Tools

I've developed some small-scale tools for corpus analysis and management. All are available under an open source licence via Sourceforge:

Syllabic Verse Analysis (https://sourceforge.net/projects/syllabic-verse-analysis/):
- Script designed to assist in the generation of metrical annotation for Romance syllabic verse, essential for the creation of the Old Gallo-Romance Corpus. The first stage splits orthographic forms into syllables while the second stage scans the result assigning each syllable to a metrical position in the line of verse. Exports to PAULA-XML suitable for use with ANNIS. See Rainsford (2022).
- Status: fully functional, development still ongoing.
Tokenized Text Aligner (https://sourceforge.net/projects/tokenized-text-aligner/):
- Automatically aligns two similar versions of the same text token by token.

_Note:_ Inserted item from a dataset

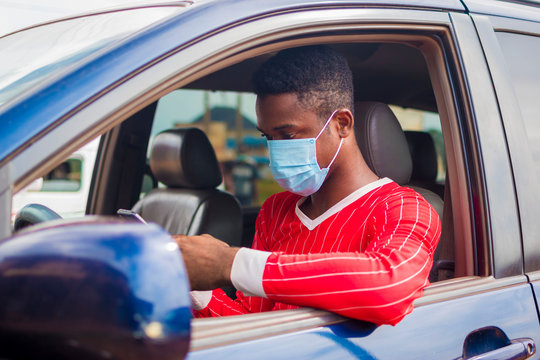 Young Handsome African Taxi Driver Wearing Face Mask Preventing, Prevent, Prevented Himself From The Outbreak In The Society And Operating His Mobile Phone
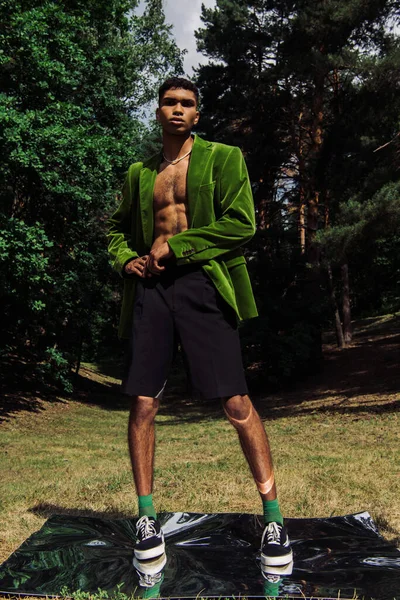 Full length of african american man in black shorts and green blazer standing on specular surface in park — Photo de stock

Useful when combining annotation from corpora with different tokenization policies and/or comparing different editions of the same manuscript and/or different manuscripts of the same text. The quality of the result obviously depends on the similarity of the source texts but I've found it to be surprisingly robust.
- Status: complete 2020
KNIC Concordances (https://sourceforge.net/projects/knicconcordances/):
- Backend for TIGERSearch/TIGER-XML to generate concordance-style tabular results from treebank queries. See also Rainsford and Heiden (2014).
- Status: complete 2014

IMPORTANT CAVEAT: These tools are provided as-is without warranty or guarantees any kind. In particular, they are developed on Linux and I have no plans to test them on other operating systems.